I start to wonder, in fact, if maybe Butcher just has a problem with the pace of initial incluing. Because it turns out his world actually is fairly subtle and interesting, and the stuff that looked embarrassingly stupid in the first book is (mostly) addressed more directly in the second, and it’s just that he didn’t bother to give us any relevant details. And when I think back to the Dresden books, it turns out that there was something similar going on there, too — a lot of the world-building behind the series was invisible in the first book and only became clear later on.

Or maybe it’s just that he’s making it up as he goes along, in which case he’s a highly skilled retconner.

But anyway, while this book is a very good novel, it’s not really an epic fantasy. Oh, it has swords and battles and political intrigues and all that, so go ahead and call it a “high fantasy” or a “fantasy adventure” or whatever. But epic fantasy is something else altogether, and requires time and change. Look at something like the Lord of the Rings, where it takes Sam and Frodo months from the beginning of their journey to the end, and they’re not the same people at all when they get there; or Feist’s Magician, which takes place over years and whose protagonists go from being kitchen boys to demigods.

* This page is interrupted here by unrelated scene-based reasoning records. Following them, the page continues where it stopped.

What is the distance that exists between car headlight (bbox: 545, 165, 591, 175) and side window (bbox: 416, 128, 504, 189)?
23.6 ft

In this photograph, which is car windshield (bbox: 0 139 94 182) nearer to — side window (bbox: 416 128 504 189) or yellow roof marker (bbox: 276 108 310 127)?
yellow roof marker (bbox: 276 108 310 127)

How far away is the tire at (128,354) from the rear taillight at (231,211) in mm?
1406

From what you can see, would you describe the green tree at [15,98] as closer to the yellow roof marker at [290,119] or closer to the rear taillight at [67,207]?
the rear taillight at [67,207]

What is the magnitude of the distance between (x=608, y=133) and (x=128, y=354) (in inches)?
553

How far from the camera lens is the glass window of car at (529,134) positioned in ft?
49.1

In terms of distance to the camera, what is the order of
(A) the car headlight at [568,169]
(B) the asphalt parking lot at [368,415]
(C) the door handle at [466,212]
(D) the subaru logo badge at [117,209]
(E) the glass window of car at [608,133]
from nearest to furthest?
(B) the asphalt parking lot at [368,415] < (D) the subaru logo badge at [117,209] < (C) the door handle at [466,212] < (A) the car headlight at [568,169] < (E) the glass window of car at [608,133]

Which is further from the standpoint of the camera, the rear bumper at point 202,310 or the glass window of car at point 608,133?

That sense of scope, of slow organic change, is fundamental to epic fantasy, and Butcher doesn’t have it at all. As in the Dresden books, the action in this book takes place over what’s essentially a long weekend. That makes for some fast-paced action, as nobody ever slows down once events are set in motion, but it removes even the possibility of an epic feel. If you’re reading the books expecting to get that feel, you’re going to be disappointed; if you can accept them as fast, action-packed fantasy adventure novels, though, this second one is satisfying.